Find the line containing "From the items". Reproduce it and every line after it up to the end of the records, exactly as written.
— BEGIN —
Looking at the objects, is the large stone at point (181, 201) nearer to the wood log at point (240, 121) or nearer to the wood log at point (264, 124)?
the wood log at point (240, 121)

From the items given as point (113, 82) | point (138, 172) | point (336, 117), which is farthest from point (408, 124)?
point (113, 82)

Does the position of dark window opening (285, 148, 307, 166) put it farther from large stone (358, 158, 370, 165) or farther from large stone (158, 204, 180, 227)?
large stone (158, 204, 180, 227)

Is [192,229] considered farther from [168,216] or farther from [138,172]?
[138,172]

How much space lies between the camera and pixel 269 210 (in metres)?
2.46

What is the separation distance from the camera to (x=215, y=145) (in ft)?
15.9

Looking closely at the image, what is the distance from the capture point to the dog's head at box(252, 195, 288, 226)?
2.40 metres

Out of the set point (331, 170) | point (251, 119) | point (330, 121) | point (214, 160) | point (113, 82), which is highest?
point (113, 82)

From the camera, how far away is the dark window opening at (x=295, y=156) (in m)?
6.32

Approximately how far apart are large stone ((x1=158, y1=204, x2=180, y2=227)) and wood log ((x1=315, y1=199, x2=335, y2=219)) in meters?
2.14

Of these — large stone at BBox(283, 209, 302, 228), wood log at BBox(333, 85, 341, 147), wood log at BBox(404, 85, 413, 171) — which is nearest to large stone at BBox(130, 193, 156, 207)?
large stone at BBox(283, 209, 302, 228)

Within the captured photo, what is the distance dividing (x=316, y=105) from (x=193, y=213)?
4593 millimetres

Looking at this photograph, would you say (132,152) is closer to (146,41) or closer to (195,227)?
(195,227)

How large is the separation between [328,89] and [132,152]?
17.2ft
— END —
| Complete answer |
From the items given as point (113, 82) | point (138, 172) | point (336, 117), which is farthest from point (408, 124)?
point (113, 82)

Does the position of dark window opening (285, 148, 307, 166) put it farther from large stone (358, 158, 370, 165) or farther from large stone (158, 204, 180, 227)?
large stone (158, 204, 180, 227)

Is [192,229] considered farther from [168,216] or farther from [138,172]?
[138,172]

How much space lies between the camera and pixel 269 210 (in metres)?
2.46

What is the separation distance from the camera to (x=215, y=145) (in ft)?
15.9

Looking closely at the image, what is the distance from the capture point to the dog's head at box(252, 195, 288, 226)?
2.40 metres

Out of the set point (331, 170) | point (251, 119) | point (330, 121) | point (214, 160) | point (113, 82), which is highest?
point (113, 82)

From the camera, how far away is the dark window opening at (x=295, y=156) (in m)?
6.32

Approximately how far apart are large stone ((x1=158, y1=204, x2=180, y2=227)) and wood log ((x1=315, y1=199, x2=335, y2=219)) in meters?
2.14

Of these — large stone at BBox(283, 209, 302, 228), wood log at BBox(333, 85, 341, 147), wood log at BBox(404, 85, 413, 171) — which is nearest to large stone at BBox(130, 193, 156, 207)?
large stone at BBox(283, 209, 302, 228)

Within the captured photo, what is the distance dividing (x=316, y=105) from (x=193, y=213)?
4593 millimetres

Looking at this photograph, would you say (132,152) is closer to (146,41) or closer to (195,227)?
(195,227)

How large is the separation between [328,89] and [132,152]?
17.2ft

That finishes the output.